Monday, September 11, 2023

Sarah Burton Is Leaving Alexander McQueen After 13 Years At The Helm

Sarah Burton’s show for Alexander McQueen on 30 September during Paris Fashion Week will be her last for the British luxury house. The brand announced in a press release that the creative director is stepping down after 26 years.

“I am so proud of everything I’ve done and of my incredible team at Alexander McQueen,” Burton said of her departure. “They are my family, and this has been my home for the past 26 years. I want to thank Francois-Henri Pinault for believing in me and offering me this amazing opportunity. Above all I want to thank Lee Alexander McQueen. He taught me so much and I am eternally grateful to him.”

Such longevity is rare in the industry. Burton first joined Alexander McQueen as an intern during her studies in 1996 and returned after graduating from Central Saint Martins. She was appointed head of design for womenswear at Alexander McQueen in 2000, working closely with founder Lee McQueen. She became creative director in 2010 after his death and has won plaudits for carrying on McQueen’s legacy with her own exceptional tailoring, and balancing the brand’s couture ethos with a strong ready-to-wear offer. She designed Catherine, Duchess of Cambridge’s wedding dress in 2011 and has received several industry awards, including Designer of the Year at the British Fashion Awards. In 2012, she was awarded an Order of the British Empire (OBE) for her services to the British fashion industry.

Lee McQueen, who founded his label in 1992, sold a majority stake to the Gucci Group (now merged into Kering) in 2001. Sales took off during Burton’s tenure: in 2022, Alexander McQueen’s sales were €830 million (£712 million), up from €758 million (£650 million) in 2021, according to Morgan Stanley analyst Édouard Aubin’s estimates. They were €220 million (£189 million) in 2014, Aubin says. (Kering, which acquired Alexander McQueen in 2001, doesn’t break down sales for individual houses of its “Other houses” division.)

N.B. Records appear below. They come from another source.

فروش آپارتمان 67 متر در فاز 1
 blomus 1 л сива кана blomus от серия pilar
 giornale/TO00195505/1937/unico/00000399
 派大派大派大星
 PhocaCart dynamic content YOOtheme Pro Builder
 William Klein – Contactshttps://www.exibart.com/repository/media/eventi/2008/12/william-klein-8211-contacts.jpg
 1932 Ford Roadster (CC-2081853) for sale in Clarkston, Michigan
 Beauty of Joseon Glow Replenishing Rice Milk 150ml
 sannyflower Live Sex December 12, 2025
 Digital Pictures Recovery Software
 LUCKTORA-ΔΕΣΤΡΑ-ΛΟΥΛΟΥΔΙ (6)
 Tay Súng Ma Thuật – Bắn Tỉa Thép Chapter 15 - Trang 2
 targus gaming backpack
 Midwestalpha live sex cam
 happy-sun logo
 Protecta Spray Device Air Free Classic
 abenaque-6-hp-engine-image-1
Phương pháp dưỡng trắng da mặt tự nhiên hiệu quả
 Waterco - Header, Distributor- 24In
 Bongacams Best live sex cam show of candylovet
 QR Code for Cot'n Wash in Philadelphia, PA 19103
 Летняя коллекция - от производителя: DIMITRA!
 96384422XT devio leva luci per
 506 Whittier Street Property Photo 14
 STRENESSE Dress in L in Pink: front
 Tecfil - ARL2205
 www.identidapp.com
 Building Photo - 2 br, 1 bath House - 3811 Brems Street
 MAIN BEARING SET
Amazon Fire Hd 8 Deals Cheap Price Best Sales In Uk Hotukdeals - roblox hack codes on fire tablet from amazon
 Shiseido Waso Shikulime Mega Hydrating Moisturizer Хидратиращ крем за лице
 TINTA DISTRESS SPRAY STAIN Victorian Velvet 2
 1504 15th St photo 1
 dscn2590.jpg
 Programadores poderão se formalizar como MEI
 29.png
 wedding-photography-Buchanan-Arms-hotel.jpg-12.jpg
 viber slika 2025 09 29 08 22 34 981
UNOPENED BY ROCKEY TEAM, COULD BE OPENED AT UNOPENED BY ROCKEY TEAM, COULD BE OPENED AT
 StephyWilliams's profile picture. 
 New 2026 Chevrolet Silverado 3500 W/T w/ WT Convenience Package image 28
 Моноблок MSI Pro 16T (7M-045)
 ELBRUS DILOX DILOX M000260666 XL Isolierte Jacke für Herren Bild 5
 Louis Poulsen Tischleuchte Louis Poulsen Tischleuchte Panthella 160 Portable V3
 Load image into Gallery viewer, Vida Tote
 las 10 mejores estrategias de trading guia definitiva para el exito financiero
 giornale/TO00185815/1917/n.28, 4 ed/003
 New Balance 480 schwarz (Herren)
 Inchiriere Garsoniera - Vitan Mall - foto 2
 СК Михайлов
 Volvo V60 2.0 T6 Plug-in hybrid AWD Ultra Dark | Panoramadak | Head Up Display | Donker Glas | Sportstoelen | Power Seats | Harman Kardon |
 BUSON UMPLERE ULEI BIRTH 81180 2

The division, which includes Balenciaga and Alexander McQueen, reported a sales decline of 5 per cent year-on-year in the first half of 2023 to €1.9 billion (£1.6 million). The group attributed the slump to the “streamlining of the wholesale channel” (wholesale was down 27 per cent in the first half) and the “mixed American market” but said that Alexander McQueen’s ready-to-wear “performed well” in the second quarter.

It’s understood that a strategy involving global retail expansion and a more balanced product offering with a focus on accessories (such as the popular sneakers with chunky soles and the Curve handbag) have helped to propel McQueen’s growth. However, the house has yet to hit the billion-euro mark and join the league of mega brands.

In May 2022, Gianfilippo Testa, who was previously president of EMEA and VP global retail at Gucci, became CEO of Alexander McQueen, succeeding Emmanuel Gintzburger, who was appointed CEO of Versace. Following the recent management reshuffle, all the brands’ CEOs, including Testa, now report to Kering’s new deputy CEO Francesca Bellettini.

During the pandemic, the house showed its collections outside of the official schedule, in London for Spring 2022 and Spring 2023 and in New York for Autumn 2022, before returning to the Paris Fashion Week calendar in March 2023 with a bang. Vogue Runway’s Sarah Mower wrote about the autumn 2023 collection: “Sarah Burton proved again that the house of Alexander McQueen is up there with the very best. Back in Paris, she chose the apposite moment to remind people of the sharpness and excellence of the tailoring — for women and for men — and the expression of a darkly explosive imagination that is alive in the McQueen ateliers in London.” All eyes will be on her final show in September.